Re: How fast is your homemade CNC?
I do not currently have a completely ground up home built CNC.
I had a MaxNC 5 that except for the frame and dovetails was home built. My own screws, bearings, bearing keepers, spindle, after market control etc. It did 80ipm rapids and cut a 65ipm when I retired it.
My Taig never was able to reliably run faster than about 65ipm if adjusted to have low backlash, table slop, and head nod. That was with aftermarket controls and motors.
My X4 Speedmaster cuts at 80-110ipm 90% of the time and all axis rapid at 150.
I haven't powered up my new X5 Speedmasters yet, but with the reduced friction and stiction of going from dovetails to linear rails I expect they will be faster.
The Hurco KMB1 will cut at rapid speed if the speeds and feed and cutter will support it. I have a completely retrofit control system on it currently using DuGong 160 servo controllers. I have all axis set to 200IPM, but with only a 3600 RPM spindle it will rarely support that much feed.
All of that being said: For the type of machining I do acceleration is more important than feed rate. I do a lot of very short move 3D sculpting in aluminum. Who cares if the calculators says you can make the cut at 80ipm if the machine never reaches that feed rate anyway. This is where you start to get trade offs. High acceleration will cause your machine to fault almost before it starts. With stepper systems you may see the machine stall or chatter. With servo systems your servo driver throws a fault output to the control. On a stepper driven system (except some closed lop systems which act more like servos) you just lose position and your part is quality suffers from not quite right to totally destroyed. On a properly setup servo system the machine just stops when the following error is exceeded.
What can you do? Reduce the acceleration rate is one thing. On a servo system you can increase the allowed following error. If your controls can handle it you can increase voltage to the servos too. On a stepper system you might be able to increase voltage or current to your steppers, but most small steppers systems are already setup at their max. From my experience usually higher than their max for longevity. You are back to reducing acceleration. Sometimes acceleration also affects the top feed rates. It winds up being a balancing act in those cases.
What do my machines do?
The MaxNC accelerated (after I fixed it from its abominable initial setup) at a solid 20iss.
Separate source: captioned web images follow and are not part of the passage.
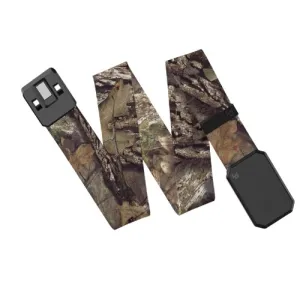 GROOVE LIFE Belt Mossy Oak Breakup Black OSFM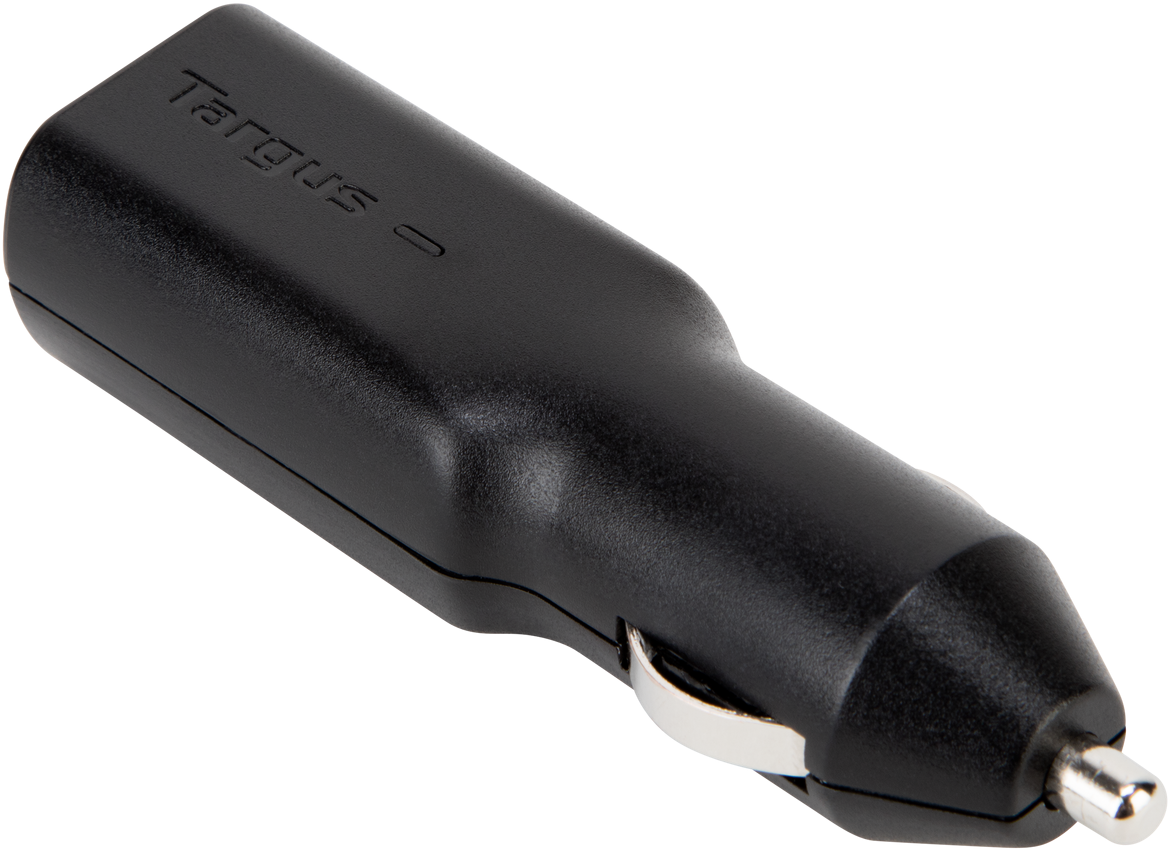 Usb-c 45w Dc Car Charger - Targus Car Charger Apd (1200x1200), Png Download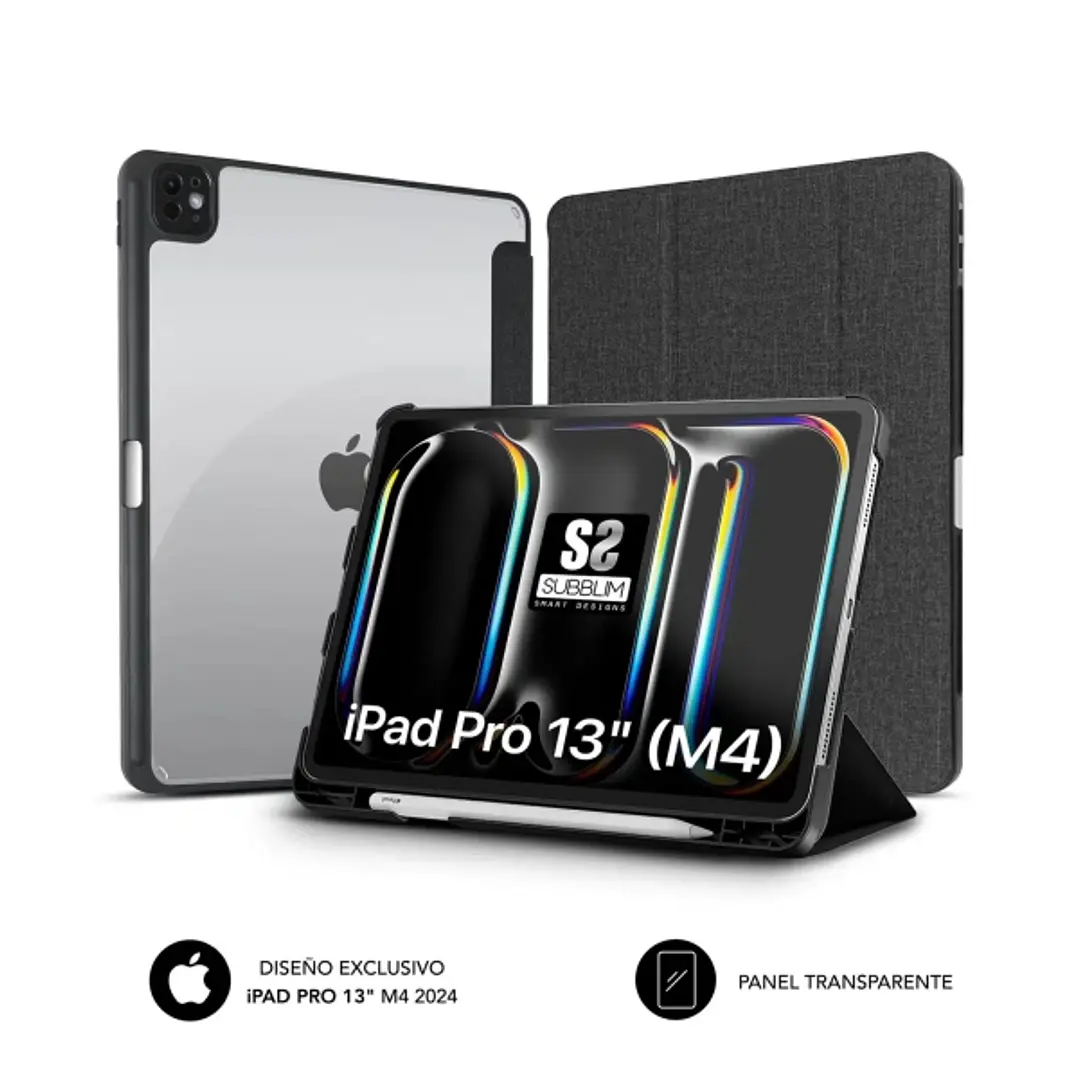 Subblim Funda Exclusiva para iPad Pro 13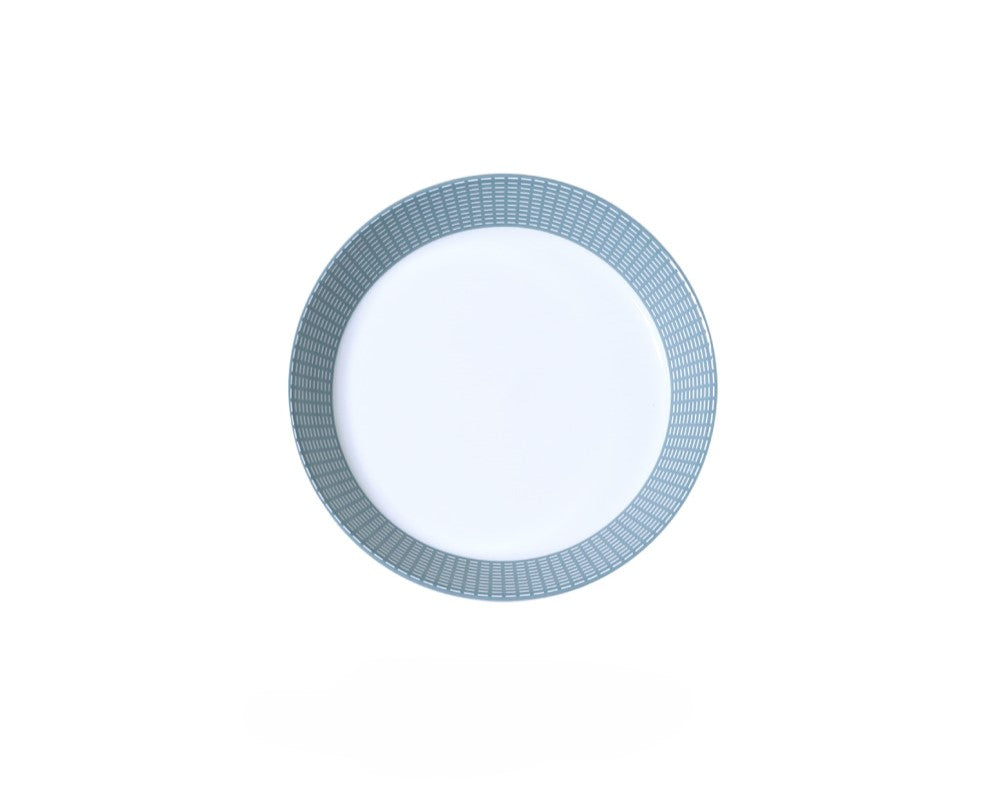 Cozy Blue 5-inch coupe bowls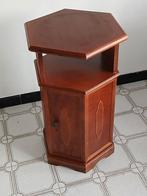 Petit meuble d appoint hexagonal, Enlèvement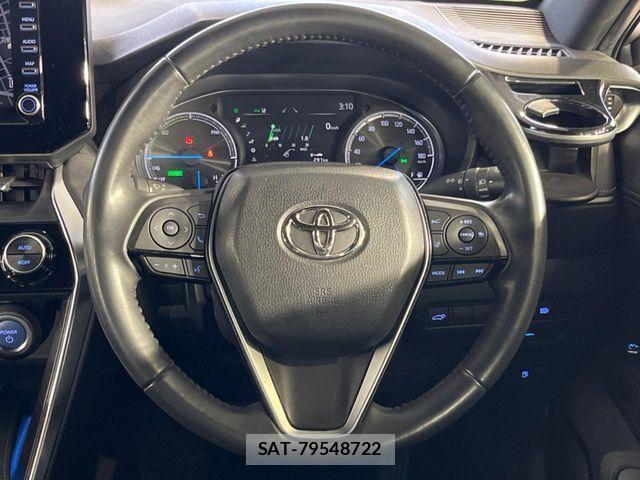 Toyota HARRIER HYBRID 2021-07 7219257-10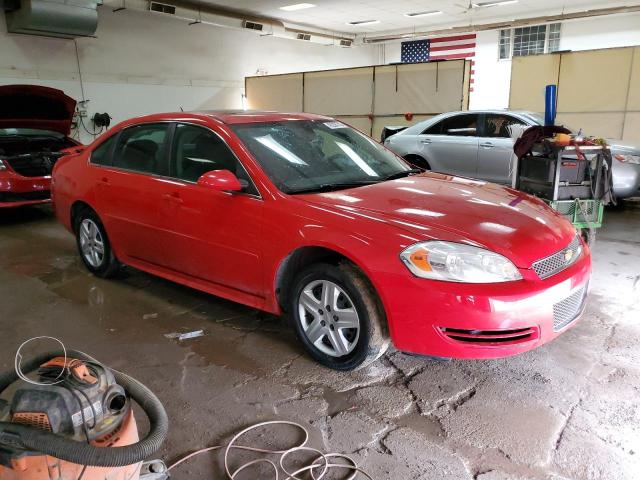 Photo 4 from auction – 2013 CHEVROLET IMPALA LT with VIN 2G1WG5E36D1122869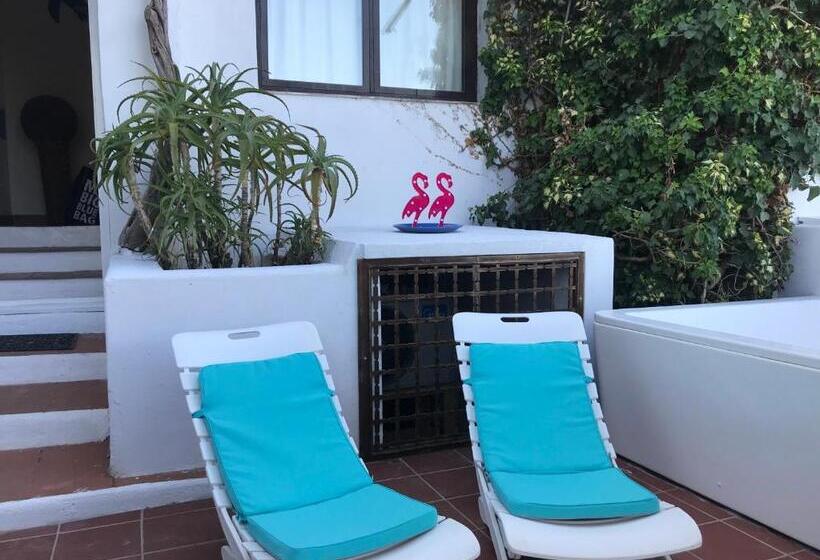 סוויטה דלוקס, Palmasera Charming Suites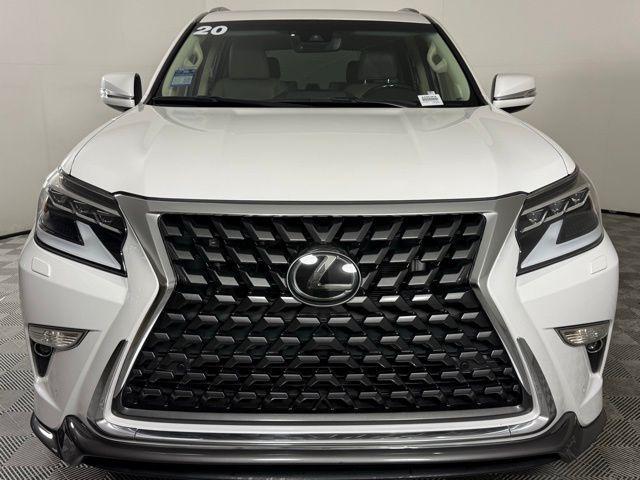 used 2020 Lexus GX 460 car, priced at $34,490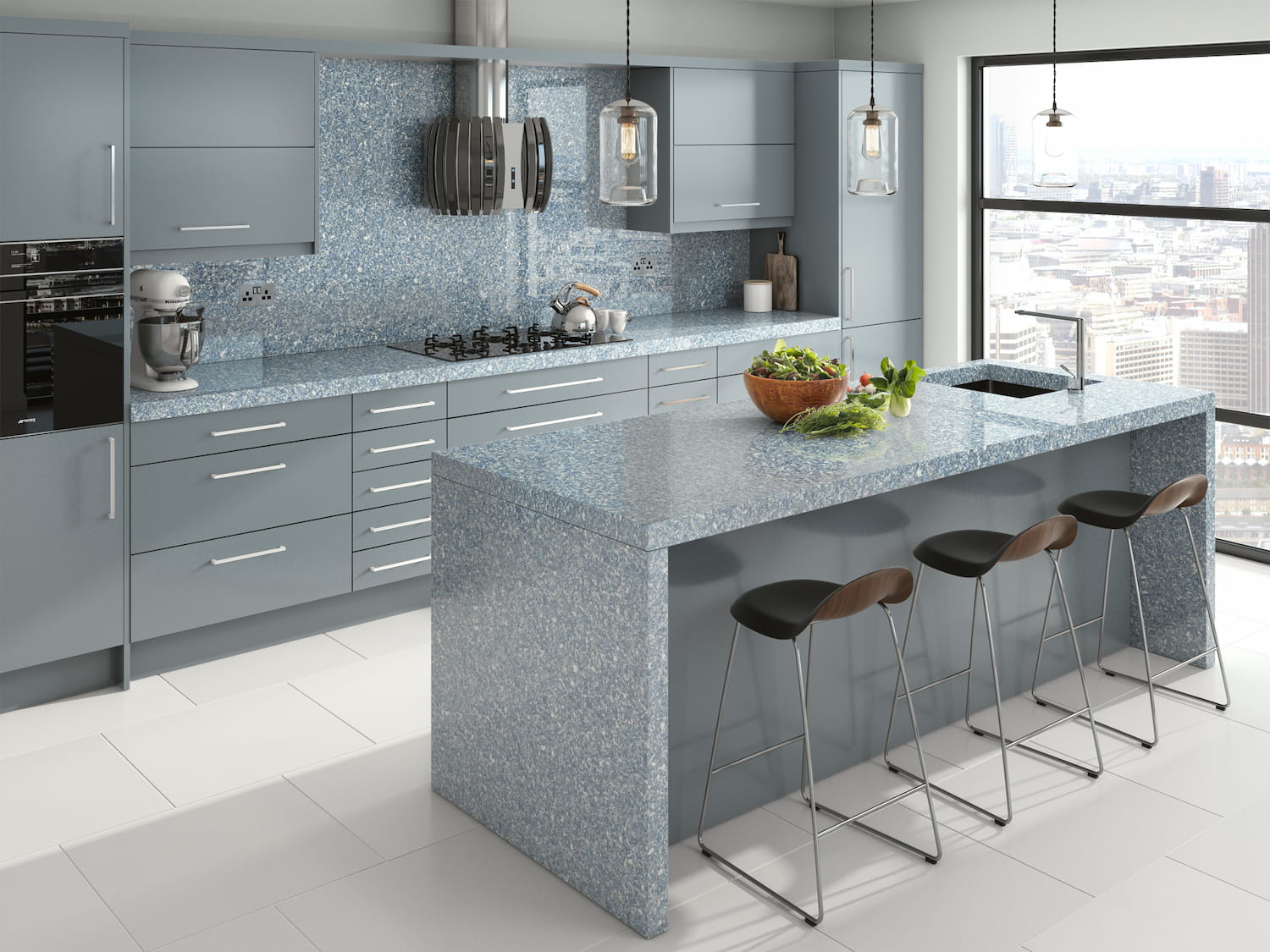 Granite Worktops in London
The Taig when adjusted to cut good tolerances was about 15iss.
My little Chinese router (forgot that one) seems like it will accelerate at 30iss, but on long jobs its position drifts on all axis with Z expectedly being the worst.
The X4 Speedmaster does a solid 25iss all day long on all axis (if the Z weight is balanced) and it just has big steppers. Currently its doing 90% of my paying work. Even so I'll often program 80-110 IPM and not see the display reach half that. I actually tested upto 45iss on X&Y and and 40 on Z after changing gas springs and adding weight to the head. I figure 25iss rock solid is good enough for now. 25iss is the setting in the stock config file.
The X5s remain to be seen, but I am hoping for 30-35 out of them since they also have more powerful spindles. It would be nice to produce at feed rates the 24K spindles can support.
My Hurco again is the odd machine out. Back when I ran GeckoDrives I had to keep turning the acceleration rate down as they were used. Over the course of a year they would drop from 25iss rock solid to 12iss and flakey. I'd replace the drives and it would be great again. I went to the DuGongs and it was like a whole different machine. The initial following error was huge so I did all kinds of crazy tests. Acceleration at 100iss. Rapids at 450ipm (X&Y) and higher. It was stupid. Scary too. When you see over a 1000 pounds of table being slung around like that its pretty wild. I cranked down the following error (I think I have it set at 50 with 10K pulse per inch) and I get a solid 30iss and 200ipm on all axis after much testing at higher accelerations and feed rates. I could run it faster, but there really is no need with just 3600 RPM out of that spindle. I keep playing with the idea of putting a high speed companion on it.
Anyway, my point is that while feed rate is important to material removal rates, so is acceleration. In some types of work a machine with good acceleration and modest top feed rate can outproduce a machine with wild feed rates and more modest acceleration.